** COMPITO DA SVOLGERE **
Riproduca fedelmente il passo del testo sull'inflazione nell'Eurozona, riportato più sotto, che si apre con le parole contenenti "L’inflazione dell’Eurozona ad" e si chiude con "consumo nell’area Euro.".

[ESTRATTO DELLA PAGINA]

L’inflazione dell’Eurozona ad agosto ha toccato la quota record del 9,1%, secondo i dati Eurostat, con cause da ricercare soprattutto nei rincari dei prezzi dell’energia. Più del valore in sé, a preoccupare è il trend: è il nono record mensile consecutivo di aumento dei prezzi al consumo nell’area Euro.
La coincidenza di prezzi elevati e bassa crescita, spiega l’agenzia Reuters, lega le mani alla Banca centrale europea, che ha di fronte a sé un ventaglio di sole scelte dolorose: «È probabile che il tasso di inflazione aumenti ancora a settembre», ha detto l’economista di Commerzbank Christoph Weil. «Di conseguenza, è probabile che la pressione sulla Bce per continuare ad aumentare significativamente i tassi di interesse rimanga elevata».
La guerra della Russia all’Ucraina e la grave crisi energetica si mescolano quindi a un’inflazione elevata, una bassa crescita e un’enorme incertezza sul futuro economico dell’Europa. «I governi si stanno affrettando a cercare di aiutare le fasce di popolazione più deboli, ma in questa fase di confusione c’è solo una certezza: in Europa sta arrivando una nuova recessione», scrive l’Economist.
L’allarme lanciato dal magazine britannico non intende generare panico tra i cittadini europei. Intanto perché ancora non si può stabilire quanto sarà grave la recessione: dipende dai prossimi sviluppi della crisi energetica, soprattutto, e dall’esito delle decisioni politiche che verranno prese come risposta. Ma di certo i segnali non sono incoraggianti.
Questa settimana i prezzi dell’energia hanno raggiunto nuovi picchi. Alla borsa olandese TTF di Amsterdam il gas ha superato quota 290 euro al megawatt/ora, rispetto ai 26 euro del 2021 (+1000% circa). L’economia europea ha avuto almeno la fortuna di essere entrata nella crisi da una posizione tutto sommato forte, considerando la ripresa degli ultimi mesi del 2021.

[/ESTRATTO DELLA PAGINA]
[SEZIONE DEI DATI]

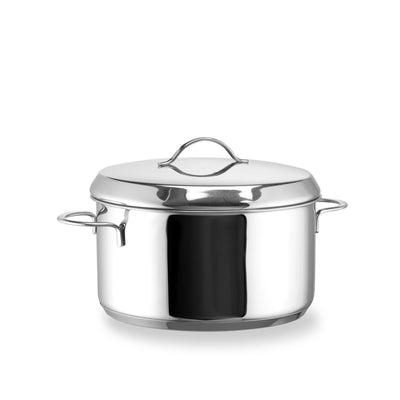 Habonne Eurocuisine -Topf mit Deckel Ø14 cm Edelstahl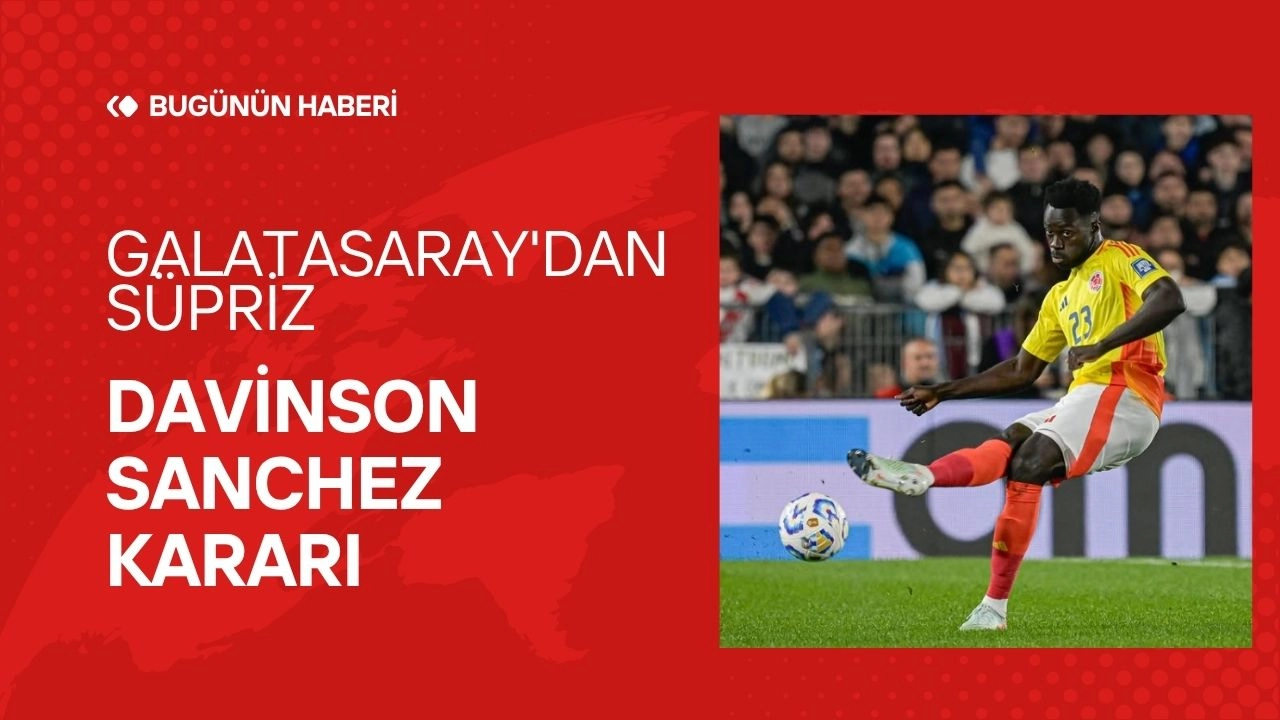 Galatasaray'dan Davinson Sanchez Kararı!! Como'nun Rekor Teklifine Ret! 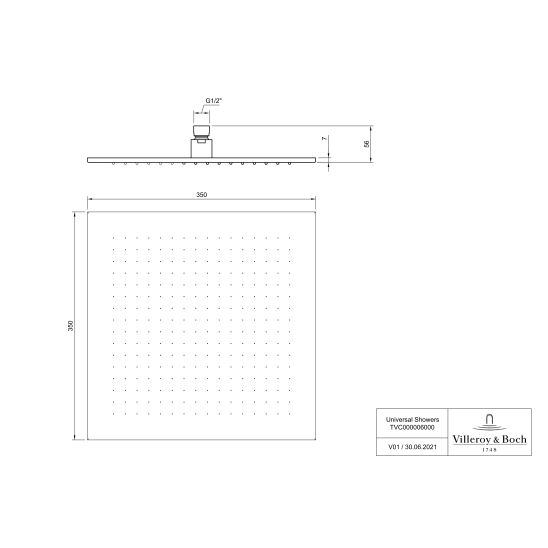 Set baterie cadă-duș Villeroy & Boch Universal Taps & Fittings TVD00065300061, cap de duș Villeroy & Boch Universal Showers TVC00000600061, TVD00065100000, TVS10900600061, TVC00045453061, TVC00045900061, TVC00045700061, TVC00003500061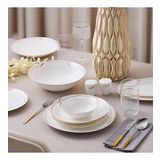 Aryıldız Crystal Provence Gold 56 Parça 12 Kişilik Yemek Takımı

[/SEZIONE DEI DATI]

** RISPOSTA AL COMPITO **
L’inflazione dell’Eurozona ad agosto ha toccato la quota record del 9,1%, secondo i dati Eurostat, con cause da ricercare soprattutto nei rincari dei prezzi dell’energia. Più del valore in sé, a preoccupare è il trend: è il nono record mensile consecutivo di aumento dei prezzi al consumo nell’area Euro.